I am new to Logical Inequalities. Please bear with me if I am inexplicably stupid.
The following is a Proven Equality:
$$AB + BC + CA = (A\oplus B)C + AB$$
I noticed that I cannot "cancel out" $AB$ from both sides of the identity, i.e.
$$BC + CA \neq (A\oplus B)C$$
In mathematical equations, we cancel out stuff all the time. For example,
$$X + 3 = Y + 3 \quad\implies\quad X = Y$$
Can this not be done with Logical Statements? Is there a reason why this is such a way?
On
Boolean algebra has no minus operation since the equation $X + A = B$ has no unique solution. Consider the case $A=B=1.$ Then both $X=0$ and $X=1$ are solutions.
On
This is why I don't write "$+$" for or, but rather for $\operatorname{Xor}$. The $\operatorname{Xor}$ (eXclusive or) operator is better behaved.
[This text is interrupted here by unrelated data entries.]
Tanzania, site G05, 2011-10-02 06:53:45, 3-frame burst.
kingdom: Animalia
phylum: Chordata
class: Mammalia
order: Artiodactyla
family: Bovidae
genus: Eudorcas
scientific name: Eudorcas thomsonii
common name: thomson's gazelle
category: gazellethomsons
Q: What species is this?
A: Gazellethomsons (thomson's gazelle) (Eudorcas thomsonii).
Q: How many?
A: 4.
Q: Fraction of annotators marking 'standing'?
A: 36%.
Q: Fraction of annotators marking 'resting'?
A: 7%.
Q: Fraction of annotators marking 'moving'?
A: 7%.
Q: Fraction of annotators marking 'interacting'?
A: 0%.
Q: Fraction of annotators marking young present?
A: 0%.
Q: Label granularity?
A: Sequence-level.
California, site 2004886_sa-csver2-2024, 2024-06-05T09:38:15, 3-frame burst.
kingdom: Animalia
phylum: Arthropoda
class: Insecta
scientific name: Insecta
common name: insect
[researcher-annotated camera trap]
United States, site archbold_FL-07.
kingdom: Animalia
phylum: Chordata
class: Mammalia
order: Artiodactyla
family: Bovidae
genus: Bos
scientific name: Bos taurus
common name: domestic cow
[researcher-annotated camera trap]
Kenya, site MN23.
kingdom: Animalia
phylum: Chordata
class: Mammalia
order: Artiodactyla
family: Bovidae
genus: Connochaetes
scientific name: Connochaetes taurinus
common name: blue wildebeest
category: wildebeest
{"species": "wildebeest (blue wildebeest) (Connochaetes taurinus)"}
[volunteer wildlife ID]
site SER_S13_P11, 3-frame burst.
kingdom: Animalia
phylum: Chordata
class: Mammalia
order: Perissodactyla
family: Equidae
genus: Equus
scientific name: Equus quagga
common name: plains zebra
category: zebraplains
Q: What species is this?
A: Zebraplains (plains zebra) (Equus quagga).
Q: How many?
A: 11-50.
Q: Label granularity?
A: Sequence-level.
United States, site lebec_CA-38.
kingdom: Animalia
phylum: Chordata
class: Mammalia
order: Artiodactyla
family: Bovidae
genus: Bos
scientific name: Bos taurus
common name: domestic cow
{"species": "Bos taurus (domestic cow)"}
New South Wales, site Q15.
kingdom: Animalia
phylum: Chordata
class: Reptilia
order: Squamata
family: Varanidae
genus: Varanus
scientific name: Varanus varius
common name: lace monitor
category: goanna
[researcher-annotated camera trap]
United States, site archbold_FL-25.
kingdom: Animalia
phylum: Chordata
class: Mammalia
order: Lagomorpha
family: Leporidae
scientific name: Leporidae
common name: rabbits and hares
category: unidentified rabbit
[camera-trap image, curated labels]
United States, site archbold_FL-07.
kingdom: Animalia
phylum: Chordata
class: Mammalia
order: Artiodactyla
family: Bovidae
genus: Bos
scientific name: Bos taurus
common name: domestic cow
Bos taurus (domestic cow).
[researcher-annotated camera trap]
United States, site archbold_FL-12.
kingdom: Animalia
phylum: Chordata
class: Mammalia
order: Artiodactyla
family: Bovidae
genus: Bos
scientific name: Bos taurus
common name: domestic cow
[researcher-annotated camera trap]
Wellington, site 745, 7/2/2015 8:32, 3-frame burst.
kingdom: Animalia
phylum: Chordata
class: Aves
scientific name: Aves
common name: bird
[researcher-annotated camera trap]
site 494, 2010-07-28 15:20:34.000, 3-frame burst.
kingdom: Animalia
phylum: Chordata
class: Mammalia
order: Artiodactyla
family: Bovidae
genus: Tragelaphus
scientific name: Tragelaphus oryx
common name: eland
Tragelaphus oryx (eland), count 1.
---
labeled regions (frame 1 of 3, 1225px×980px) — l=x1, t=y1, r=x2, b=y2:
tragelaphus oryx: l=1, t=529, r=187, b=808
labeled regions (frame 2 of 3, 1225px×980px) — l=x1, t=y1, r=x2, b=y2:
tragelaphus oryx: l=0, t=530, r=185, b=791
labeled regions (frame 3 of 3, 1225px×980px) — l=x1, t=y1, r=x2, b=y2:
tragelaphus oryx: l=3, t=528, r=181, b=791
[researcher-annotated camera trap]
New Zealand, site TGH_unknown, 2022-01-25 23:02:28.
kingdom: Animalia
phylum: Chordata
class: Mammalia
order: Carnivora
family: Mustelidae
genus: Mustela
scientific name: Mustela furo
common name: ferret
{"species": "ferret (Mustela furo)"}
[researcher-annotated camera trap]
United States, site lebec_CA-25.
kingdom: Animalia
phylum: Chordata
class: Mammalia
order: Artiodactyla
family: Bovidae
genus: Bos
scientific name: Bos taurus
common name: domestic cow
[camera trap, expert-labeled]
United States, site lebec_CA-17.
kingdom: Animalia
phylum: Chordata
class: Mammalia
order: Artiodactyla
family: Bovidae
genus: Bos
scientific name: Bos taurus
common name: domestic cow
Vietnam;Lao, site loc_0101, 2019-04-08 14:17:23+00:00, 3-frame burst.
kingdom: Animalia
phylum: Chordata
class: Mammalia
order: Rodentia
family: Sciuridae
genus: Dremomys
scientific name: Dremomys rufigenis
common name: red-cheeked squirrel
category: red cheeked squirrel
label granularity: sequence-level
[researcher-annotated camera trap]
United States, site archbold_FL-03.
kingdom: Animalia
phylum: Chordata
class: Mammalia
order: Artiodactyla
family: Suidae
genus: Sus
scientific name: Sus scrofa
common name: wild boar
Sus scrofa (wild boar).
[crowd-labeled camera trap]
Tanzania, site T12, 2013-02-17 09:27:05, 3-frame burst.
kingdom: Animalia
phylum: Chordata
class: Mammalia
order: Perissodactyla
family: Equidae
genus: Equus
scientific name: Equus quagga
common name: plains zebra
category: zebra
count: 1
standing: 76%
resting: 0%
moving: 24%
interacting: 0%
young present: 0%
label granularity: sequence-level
If you set $+$ to be $\operatorname{Xor}$, you get the equivalence you wanted : $$ \varphi + \psi = \varphi + \psi' \Longleftrightarrow \psi = \psi'$$
This is because every $\varphi$ has an inverse for $\operatorname{Xor}$, namely itself since $\varphi \operatorname{Xor} \varphi = 0$.
On
It is worth clarifying here: there is only one single rule at all times for equations: If $x=y$, then $f(x) = f(y)$, where $f$ is some mapping. Nothing more, nothing less.
What about cancellation? Isn't it true that, if $f(x) = x+ 3$, then $f(x)=f(y)$ implies $x = y$? Does this make a rule?
No. Forget it. What really happens behind this is that we define $g(x)=x-3$, so $g(f(x)) = x$. And we apply the one single rule and we get $g(f(x)) = g(f(y))$, which simplifies to $x=y$. Is that clear?
Now go ahead and find a function $g$ such that when composed with $f(x) = x \oplus A$ recovers $g(f(x))=x$. There is no such function. And this is why cancellation doesn't hold.
In general, in a Boolean algebra it is not true that if equal terms appear on both sides of an equivalence, then we may "cancel" them (cancellation law). In other words, \begin{align} A+C = B + C \,\not\!\!\!\implies A = B \end{align}
Indeed, consider the case where $A = 1 = C$ and $B = 0$. Then, $A + C = 1 + 1 = 1 = 0 + 1 = 1 = B$ but $A = 1 \neq 0 = B$.
You have the phenomenon in set theory, and essentially for the same reason. To see the analogy, consider the boolean $+$ (the logical "or") as the set union $\cup$. We have have that: \begin{align} A \cup C = B \cup C \, \not\!\!\!\implies A = B \end{align} Indeed, take $A = \{a\}$, $B = \{b\}$ and $C = \{a,b\}$, with $a \neq b$. Then, $A \cup C = \{a,b\} = B \cup C$ but $A = \{a\} \neq \{b\} = B$.
The deep reason is that boolean $+$, as well as set union $\cup$, is idempotent, differently than arithmetical $+$ in natural numbers. Idempotence means that $a + a = a$ for any $a$ in your domain. This is what happens with any $a \in \{0,1\}$ and boolean $+$, as well as with any set and set union $\cup$. Idempotence makes impossible to define a "minus operation" that is the inverse of the idempotent $+$.